Question

How would you write the formula of the conjugate base of the Bronsted-Lowry acids $H_{2}SO_{3}$ and HI ?

Answer 1

Hint: According to the Bronsted Lowry acid base theory, acid is a proton donor and base is a proton acceptor. When an acid loses a proton, a conjugate base is obtained. When a base accepts a proton, a conjugate acid is obtained.

Complete answer:
- The Bronsted-Lowry theory is based on an acid and base reaction.
- As we know that an acid is a species which has the capacity of donation a proton that is hydrogen ion is called Bronsted-Lowry acid.
- On the other hand, a base is a species which has the capacity of accepting protons and it needs to have a lone pair of electrons on the base which bonds to the hydrogen ion.
- According to this theory, the conjugate acid is a chemical species which is formed after the base accepts the hydrogen atom.

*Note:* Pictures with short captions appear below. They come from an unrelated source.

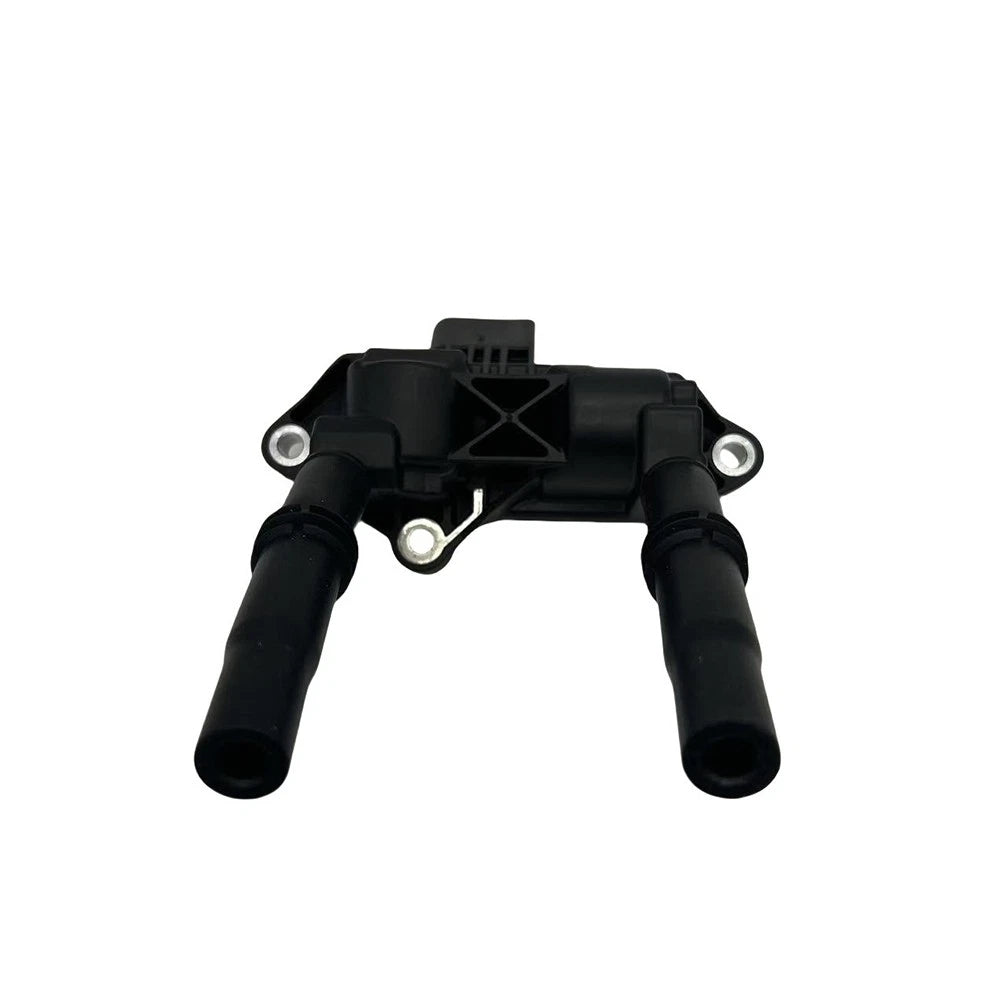 New Ignition Coil Ignition System Replacement 1779060206 Fit for Mercedes-Benz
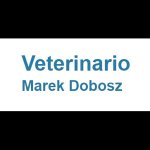 veterinario-marek-dobosz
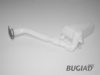 BUGIAD BSP20152 Expansion Tank, coolant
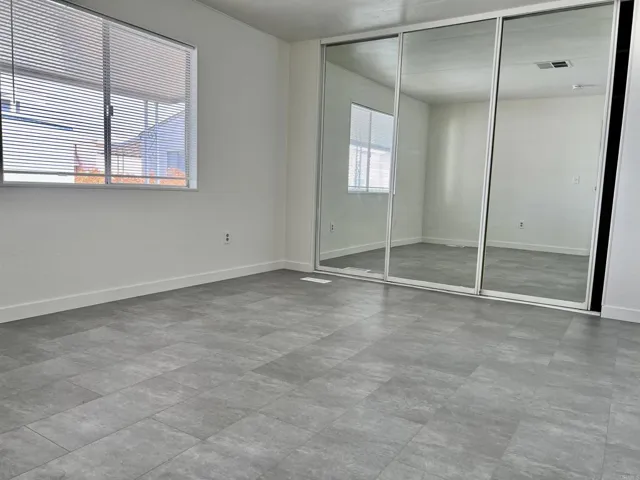 650 S Rancho Santa Fe 192, San Marcos, California 92078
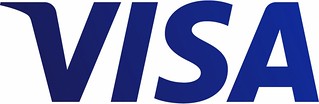 visa_2014_logo_detail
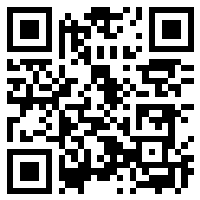 QR Code for MFVe8uV5mkFvbF59eiTHBCGtDfBZ7jWRgT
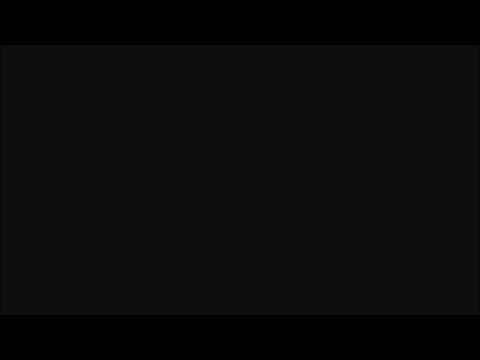 Eric Clapton - Newcastle City Hall - 25 November, 1978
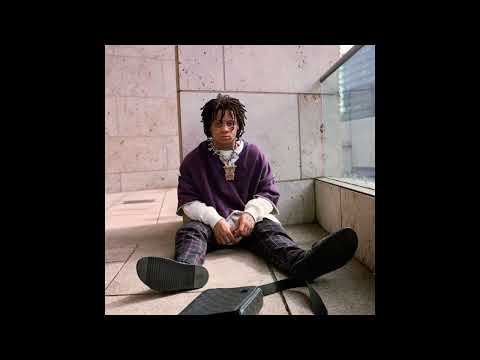 [FREE] Trippie Redd Type Beat - "Chewy | Rage Type Beat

A conjugate base is formed when an acid gives a proton.
- Since the conjugate base of an acid is determined by that compound which is left behind after the acid donates one of its acidic hydrogen atoms.
For $H_{2}SO_{3}$, the conjugate base is $HSO^{-}_{3}$
For HI, the conjugate base is $I^{-}$
The Bronsted-Lowry acid-base equation is shown below
B+HA\Leftrightarrow $HB^{+}+A^{-}$
Here, B = base proton receiver
     HA = acid proton donor
$HB^{+}$ = the conjugate acid
$HA^{-}$ = the conjugate base
For $H_{2}SO_{3}$,
${H_{2}}{SO_{3}}_{aq}+ {H_{2}}{O}_{l} \leftrightarrows {H_{3}O^{+}}_{aq}+{HSO^{-}_{3}}_{aq}$
Here, 2 protons are available to donate. $HSO^{-}_{3}$ is the compound that is left behind after the first hydrogen ion is donated. Thus, the conjugate base is $HSO^{-}_{3}$.
For HI ,
$HI_(aq)+H_{2}O_{l}\Leftrightarrow H_{3}O^{+}_(aq) +I^{-}_{aq}$
Similarly, the compound left behind is $I^{-}$.
Thus, the conjugate base is $I^{-}$.

Note: Bronsted-Lowry acid base theory is similar to Arrhenius concept of acid and base. The Arrhenius concept is limited to aqueous solution. However, Bronsted-Lowry theory can also be applied to nonaqueous solutions.